BEGIN EXTRACT PROVIDED
Her mother, too, had an important influence on Florence's education. Corinne Allen had helped establish a free public library in Salt Lake City, was president of the Ladies' Literary Club and a member of the Daughters of the American Revolution, president of the State Federation of Women's Clubs, and one of the founders of the Mothers' Congress, later the P.T.A. Corinne had played piano in college, and after her husband was able to bring one out West for her, she taught Florence to play. She also coached her daughter to participate in a girls' debating society, advising her to "make your point and then sit down."

While her father served in Congress, Florence attended the New Lyme Institute in Ashtabula County directed by her maternal grandfather, Jacob Tuckerman. Her father returned to Utah after one term, and she attended Salt Lake City College. In 1900, at the age of 16, Allen entered Western Reserve University in Cleveland, Ohio, where she was elected president of the freshman class. She wrote verse, performed in plays, and played the piano, but showed her early concern for social justice by writing an editorial calling for the abolition of sororities (even though she belonged to one) and resigning her post as chair of Democratic Women for Newton Baker (later Woodrow Wilson's secretary of war) because he advocated compulsory military service. Allen graduated Phi Beta Kappa in 1904.

That year her family moved to Germany where her father attended the University of Berlin. Until a nerve injury to her arm put an end to a career in music, Florence was studying piano and wrote music reviews for the Musical Courier and the Continental Times. Back in Cleveland by 1906, she taught at the Laurel School for Girls. In addition to classes in Greek, German, geography, grammar and American history, she directed the drama and glee clubs, was music editor for the Cleveland Plain Dealer, and published a book of poetry, Patris, in 1908. Apparently indefatigable, Allen also studied political science and constitutional law at Western Reserve, receiving her M.A. in 1908. At that point, she determined to make law her career.
END EXTRACT PROVIDED
BEGIN SUPPLIED MATERIAL
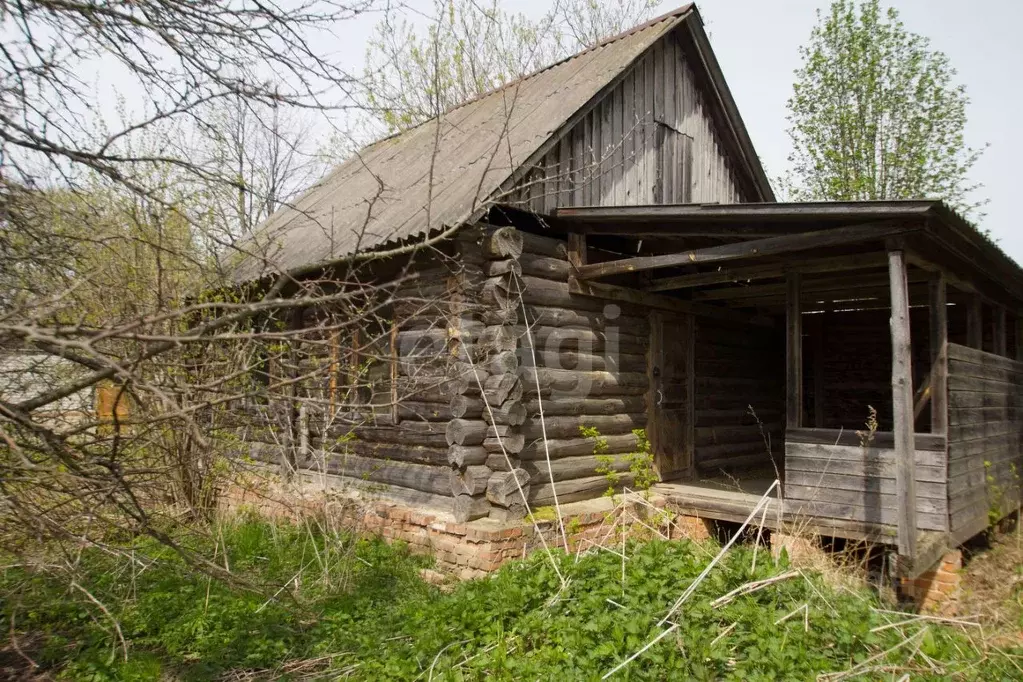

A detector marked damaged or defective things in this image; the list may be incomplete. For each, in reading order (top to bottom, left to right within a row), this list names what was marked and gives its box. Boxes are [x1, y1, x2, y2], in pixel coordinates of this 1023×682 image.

rusty metal roofing [230, 5, 696, 282]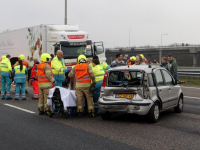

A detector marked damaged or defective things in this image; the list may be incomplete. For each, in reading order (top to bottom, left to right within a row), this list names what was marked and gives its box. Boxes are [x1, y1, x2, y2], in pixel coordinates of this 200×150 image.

car windshield shattered [108, 70, 142, 86]
damaged silver car [97, 65, 184, 122]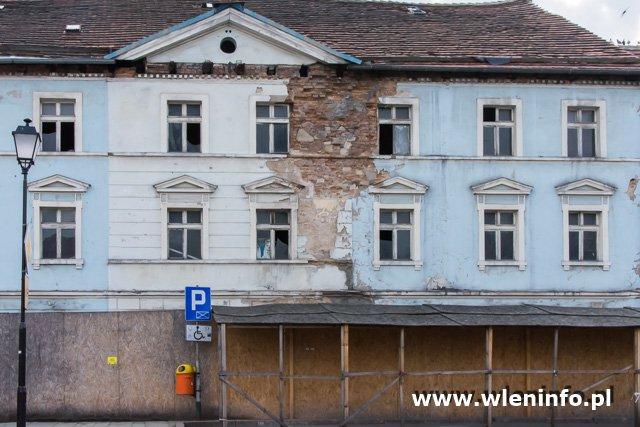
END SUPPLIED MATERIAL
◆ PROBLEMS TO SOLVE:
a. Using the Florence Allen extract, decide whether each statement agrees with it, and give yes or no plus the deciding words quoted from the extract: (i) Allen entered Western Reserve University at the age of 16. (ii) Florence's father taught her to play the piano. (iii) Allen received her M.A. in 1908.
b. Carry on the Florence Allen extract, picking up right after its final sentence.
The entries above have no connection to the Florence Allen extract.

◆ PER-TASK ANSWERS:
a.
(i) Yes: "In 1900, at the age of 16, Allen entered Western Reserve University in Cleveland, Ohio"
(ii) No: "Corinne had played piano in college, and after her husband was able to bring one out West for her, she taught Florence to play."
(iii) Yes: "receiving her M.A. in 1908"

b.
Western Reserve did not admit women to the law school, so she matriculated at Chicago University, one of only two women in a class of 100. After meeting activist Frances Kellor , Allen left Chicago to work with her at the New York League for the Protection of Immigrants, where Allen served as legal investigator. She transferred to New York University (NYU) Law School, but had to interrupt her studies for a time because of eye problems. Reluctant to accept more money from her father, she lectured on music in the New York City public schools and later accepted a better-paying position offered by Maud Wood Park as secretary of the College Equal Suffrage League. Allen abhorred discrimination on any grounds and declined to join the legal sorority because Jewish students were not admitted. She received a Bachelor of Law degree in 1913, graduating second in her class; later she was awarded an honorary LL.D., the first awarded by NYU to a woman.

After graduation, Allen continued to work for suffrage. In 1912, she campaigned for a suffrage bill in Ohio, speaking 92 times in 88 counties, and organizing the women in each locale. When the bill was defeated, she worked for municipal suffrage in charter cities, a strategy that proved more successful. Admitted to the Ohio bar in 1914, she gained experience as a volunteer counselor for the Legal Aid Society, as well as for the Woman Suffrage Party. In 1919, she represented women streetcar conductors who had been dismissed from their jobs to make way for returning World War I veterans. When her name was included on memorials to suffrage work in the Ohio State House and the Capitol in Washington D.C., Allen professed herself more pleased by that recognition than by any other tributes she later received.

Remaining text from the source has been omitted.